[Data for analysis]

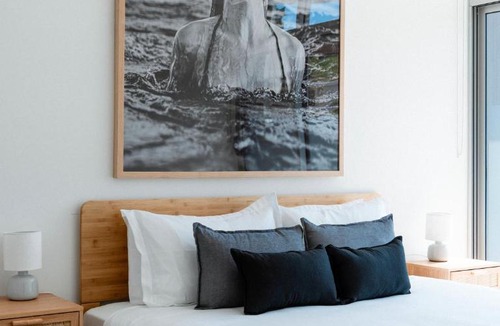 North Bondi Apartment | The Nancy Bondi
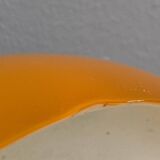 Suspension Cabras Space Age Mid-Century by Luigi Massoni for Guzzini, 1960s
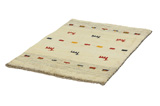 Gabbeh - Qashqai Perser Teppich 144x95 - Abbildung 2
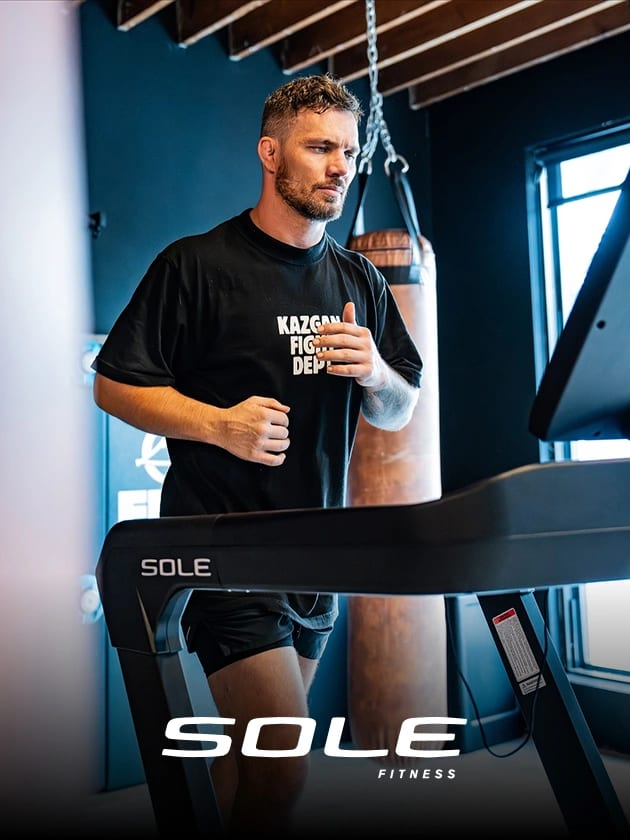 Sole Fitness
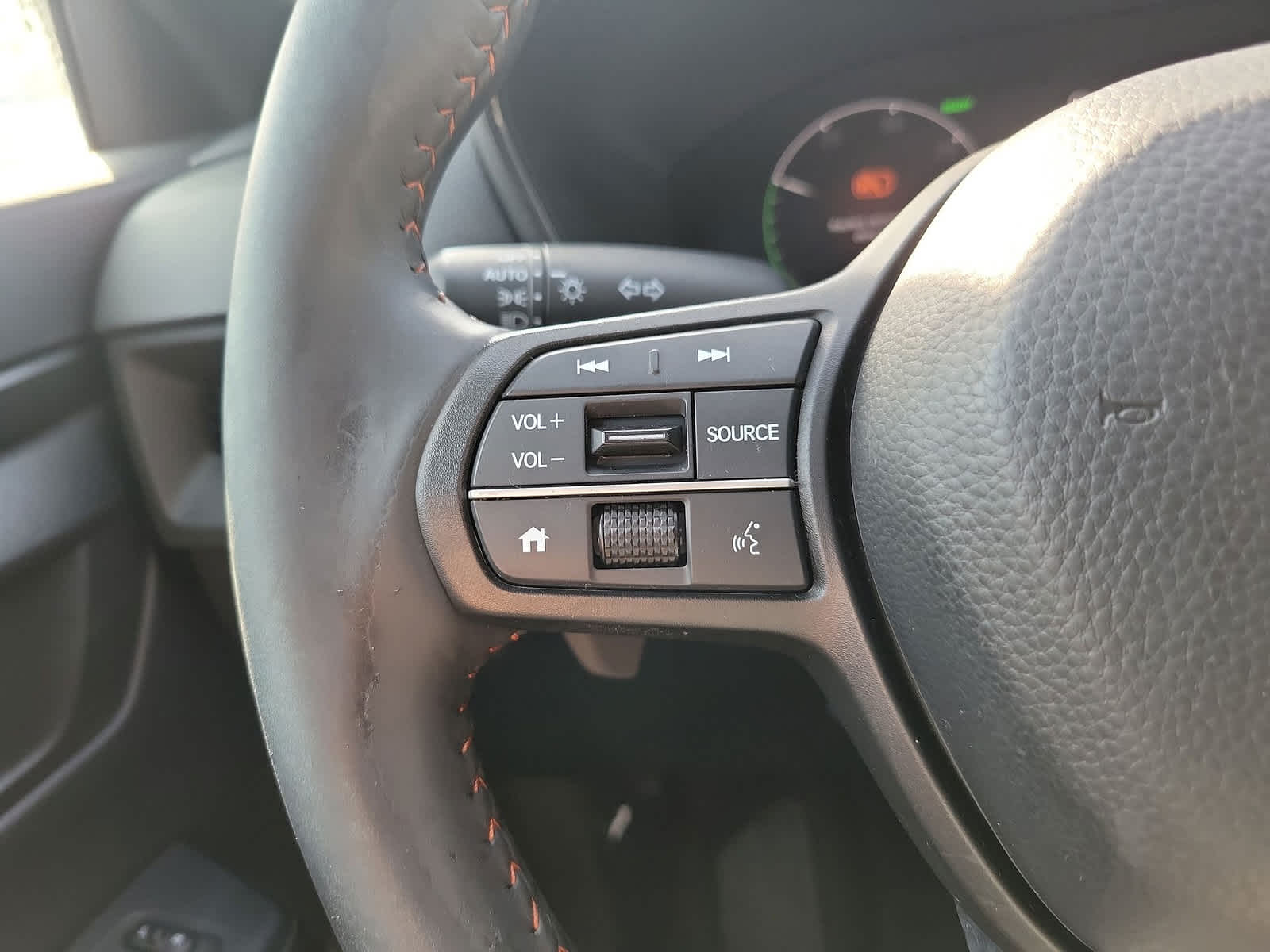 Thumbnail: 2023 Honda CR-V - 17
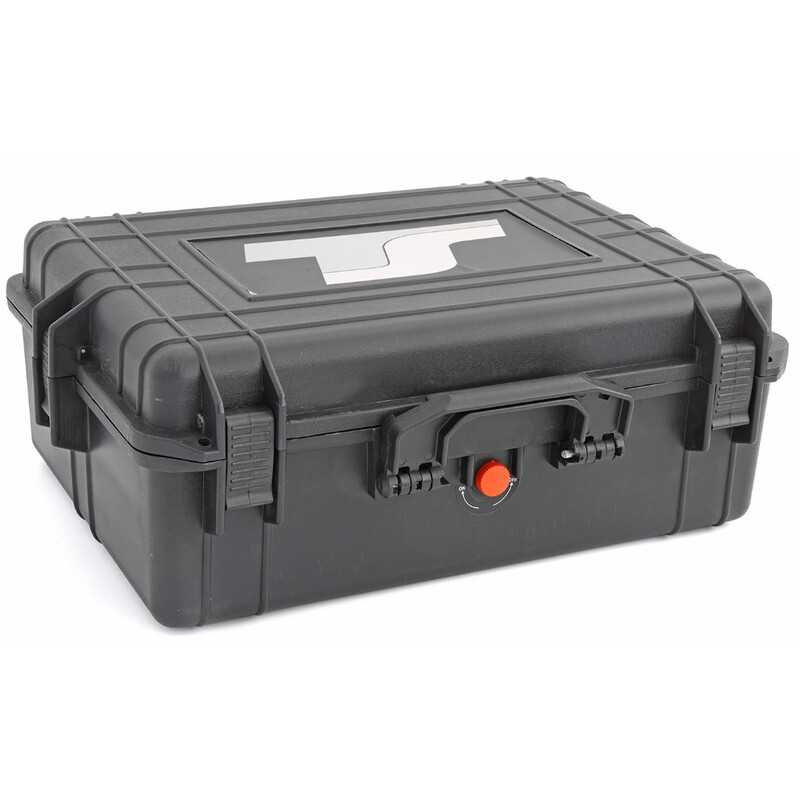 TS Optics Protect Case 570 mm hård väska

[/Data for analysis]

## Exercise details:
Rewrite all six lines of the material with "Bondi" swapped for "Manly" everywhere it occurs, leaving everything else unchanged. Omit the pictures from your answer.

## Task solution:
 North Manly Apartment | The Nancy Manly
 Suspension Cabras Space Age Mid-Century by Luigi Massoni for Guzzini, 1960s
 Gabbeh - Qashqai Perser Teppich 144x95 - Abbildung 2
 Sole Fitness
 Thumbnail: 2023 Honda CR-V - 17
 TS Optics Protect Case 570 mm hård väska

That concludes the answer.